━━━━━ Text block ━━━━━

Combine multiple Call operations in a complex analysis pipeline.

In [None]:
def detect_anomalies(df, columns, method='zscore', threshold=2):
    """Detect anomalies in specified columns."""
    for col in columns:
        if col in df.columns:
            if method == 'zscore':
                mean = df[col].mean()
                std = df[col].std()
                df[f'{col}_anomaly'] = np.abs((df[col] - mean) / std) > threshold
            elif method == 'iqr':
                Q1 = df[col].quantile(0.25)
                Q3 = df[col].quantile(0.75)
                IQR = Q3 - Q1
                df[f'{col}_anomaly'] = (
                    (df[col] < (Q1 - 1.5 * IQR)) | 
                    (df[col] > (Q3 + 1.5 * IQR))
                )
    return df

def aggregate_risk_scores(g):
    """Aggregate risk scores from edges to nodes."""
    if 'traffic_score' in g._edges.columns:
        # Calculate max traffic score for each node
        node_risk = g._edges.groupby(g._source)['traffic_score'].max().to_frame('max_traffic_score')
        
        nodes = g._nodes.copy()
        nodes = nodes.merge(node_risk, left_on=g._node, right_index=True, how='left')

━━━━━ Dataset section ━━━━━

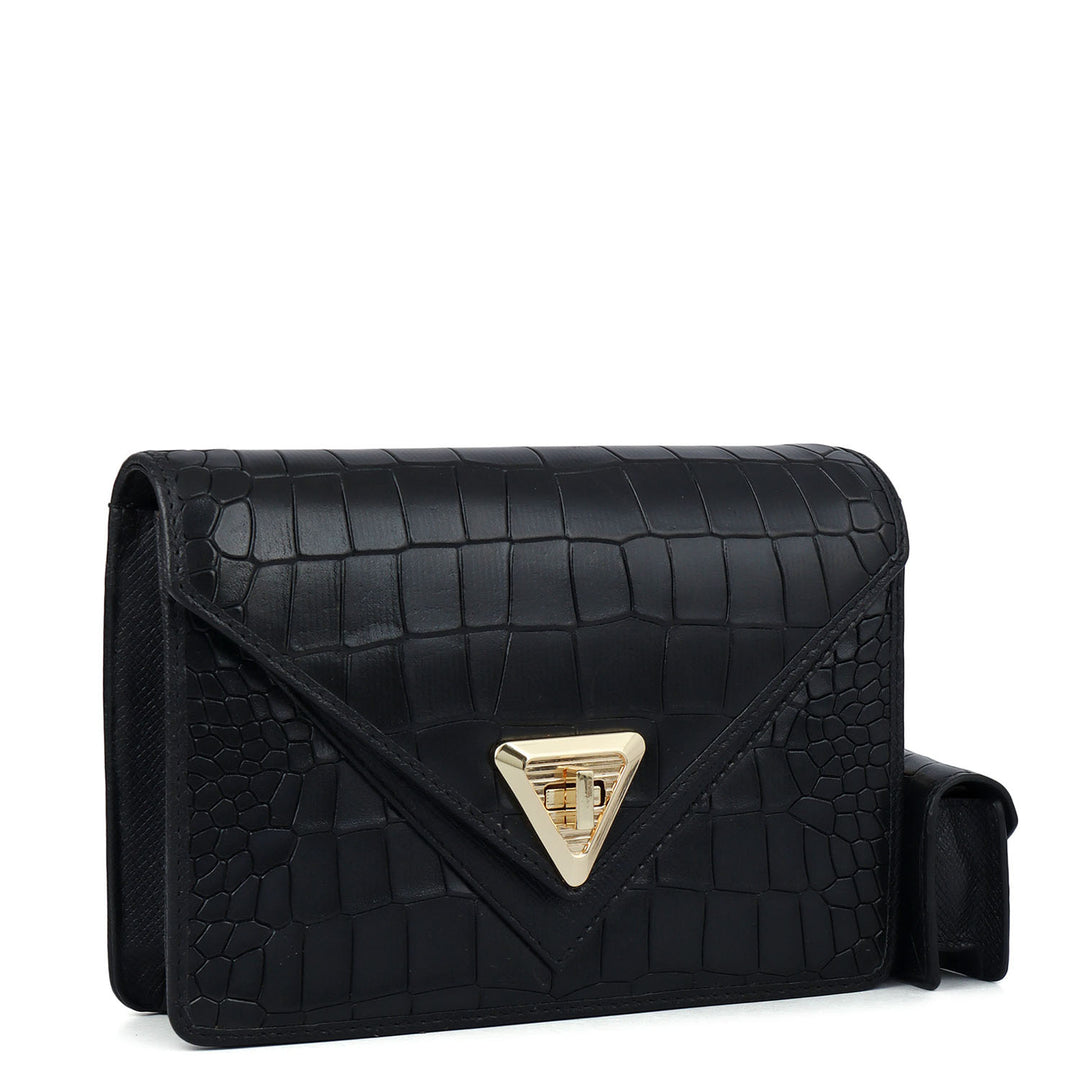 Allure Croco Franzy Leather Sling - Black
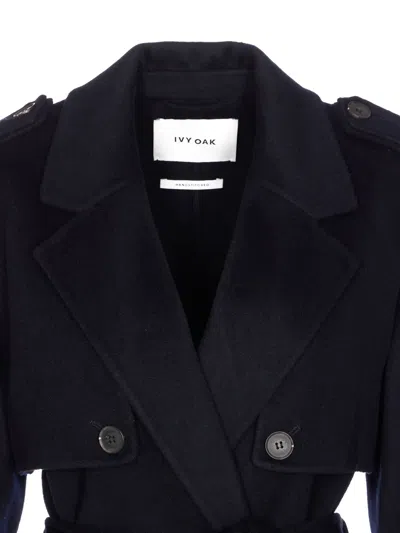 Ivy & Oak Blue Colette Coat Double Breasted In Blue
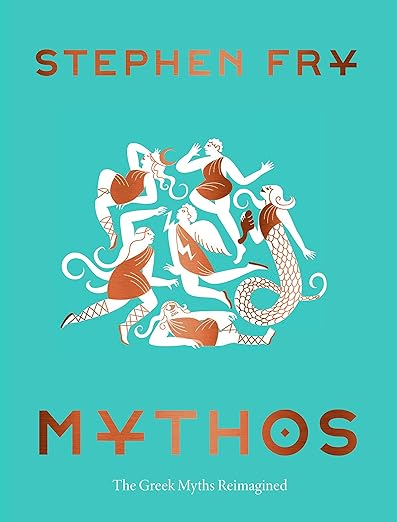 The image features the cover of a book titled 'Mythos' by Stephen Fry.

━━━━━

### What to do
a – In the analysis code, what does the line that builds `node_risk` in `aggregate_risk_scores` compute? Answer in one to three sentences.
b – For each statement, say whether it agrees with the analysis code. Answer yes or no and quote the deciding words.
(i) With the IQR method, a value is flagged if it falls below Q1 minus 1.5 times the IQR or above Q3 plus 1.5 times the IQR.
(ii) The default threshold in `detect_anomalies` is 3.
(iii) `aggregate_risk_scores` merges the node risk directly into the original node table without first making a copy.

### Task answers
a – The line calculates the maximum traffic score for each node. It groups the edges by `g._source`, takes the maximum of `traffic_score`, and stores the result in a column named `max_traffic_score`. This serves the function's purpose of aggregating risk scores from edges to nodes.

b –
(i) Yes: "(df[col] < (Q1 - 1.5 * IQR)) |" and "(df[col] > (Q3 + 1.5 * IQR))"
(ii) No: "threshold=2"
(iii) No: "nodes = g._nodes.copy()"